A much more powerful took is "Atop", a powerful monitor program that allows you to see system-level counters concerning utilization of CPU and memory/swap, as well as see disk I/O and network utilization counters at the system level -- in real time or historically. It also allows you to store raw counters in a file for long-term analysis on system levels and process levels, as well as seeing resource consumption for each thread within a process of a multi-processor program.
Sounds exciting? Read on.
Installation and basic use
Believe it or not, this gem has been sitting in most distro repositories for quite some time. Installation is as simple as opening your package manager and selecting it for installation.
From the command line, you can type yum install atop
(for RedHat lineage distros) or sudo apt-get install atop
(for Debian lineage distros). You can also download Atop from its official site.
Once installed, open a terminal and change to the root user.
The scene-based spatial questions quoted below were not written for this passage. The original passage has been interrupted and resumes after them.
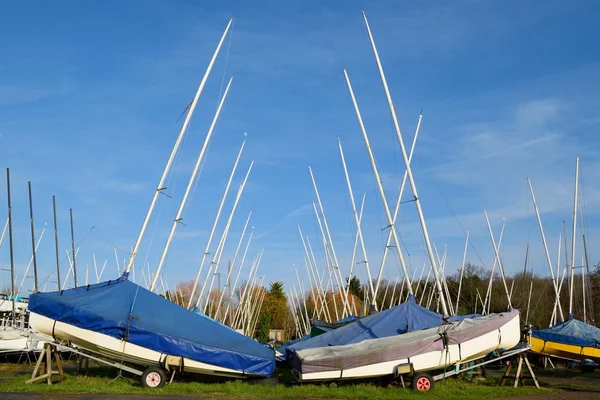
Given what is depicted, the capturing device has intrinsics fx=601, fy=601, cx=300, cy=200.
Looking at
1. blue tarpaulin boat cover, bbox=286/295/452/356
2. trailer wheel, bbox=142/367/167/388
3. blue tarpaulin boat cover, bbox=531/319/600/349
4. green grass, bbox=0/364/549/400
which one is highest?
blue tarpaulin boat cover, bbox=286/295/452/356

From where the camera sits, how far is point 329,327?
108 feet

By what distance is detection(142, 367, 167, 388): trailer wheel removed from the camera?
20.8 meters

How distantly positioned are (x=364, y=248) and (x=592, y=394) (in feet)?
66.1

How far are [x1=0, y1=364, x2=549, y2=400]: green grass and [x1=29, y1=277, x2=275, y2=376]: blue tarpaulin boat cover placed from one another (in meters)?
1.01

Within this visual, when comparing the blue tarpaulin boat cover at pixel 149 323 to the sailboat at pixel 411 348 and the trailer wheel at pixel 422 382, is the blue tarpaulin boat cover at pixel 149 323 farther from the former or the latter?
the trailer wheel at pixel 422 382

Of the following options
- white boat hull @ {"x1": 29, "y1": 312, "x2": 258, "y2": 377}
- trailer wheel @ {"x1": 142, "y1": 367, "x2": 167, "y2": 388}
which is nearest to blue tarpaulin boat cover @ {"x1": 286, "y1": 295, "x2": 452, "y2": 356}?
white boat hull @ {"x1": 29, "y1": 312, "x2": 258, "y2": 377}

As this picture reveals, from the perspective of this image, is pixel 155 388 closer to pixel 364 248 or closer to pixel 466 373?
pixel 466 373

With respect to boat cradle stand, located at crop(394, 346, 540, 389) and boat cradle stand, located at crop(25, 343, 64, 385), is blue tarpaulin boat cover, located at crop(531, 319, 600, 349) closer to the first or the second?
boat cradle stand, located at crop(394, 346, 540, 389)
Although Atop can be run as a user, you'll get more information from it when run as root.
Once run, a screen like figure 1 will appear.
The first thing that you'll notice is that there is a lot of information on that one screen. The second thing you should notice is that the window is resizeable. This feature allows you to see what's in each column instead of it being cut off, with no way to know what's there. Enlarging the screen during some operations will add additional columns with even more information in them.
The screen is divided into two broad sections, System level (top section and Process level (bottom section).
The system level section
In the top section, each line is a resource type (first column): PRC
(process level totals), CPU
, CPL
(CPU load information), MEM
, SWP
(swap occupation and overcommit info), PAG
(paging frequency), LVM
/MDD
/DSK
(logical volume/multiple device/disk utilization), NET
. If you have more than one CPU or core, you will have one main row called CPU
(in capitals) and then one extra row per core called cpu
(small letters).
The process level section
The process level section will show something similar to what you are used to with the top
program. Note that the output is also nicely paginated (^F
to go forward, ^B
to go back).
You can control the output of the atop command from your keyboard. Remember that you can always make the screen wider to show more details.
m
for memory related output;d
for disk-related output;n
for network related output;v
for various process characteristics;c
for the command line of the process.
For advances users
Here are some advanced uses of Atop.
Thread information
Developers writing multi-core, multi-thread programs can press the s
key while their program is running to show specific scheduling information about the main thread of each process. For example, scheduling policy, nice value, priority, real time priority and CPU number (current or last used) and state.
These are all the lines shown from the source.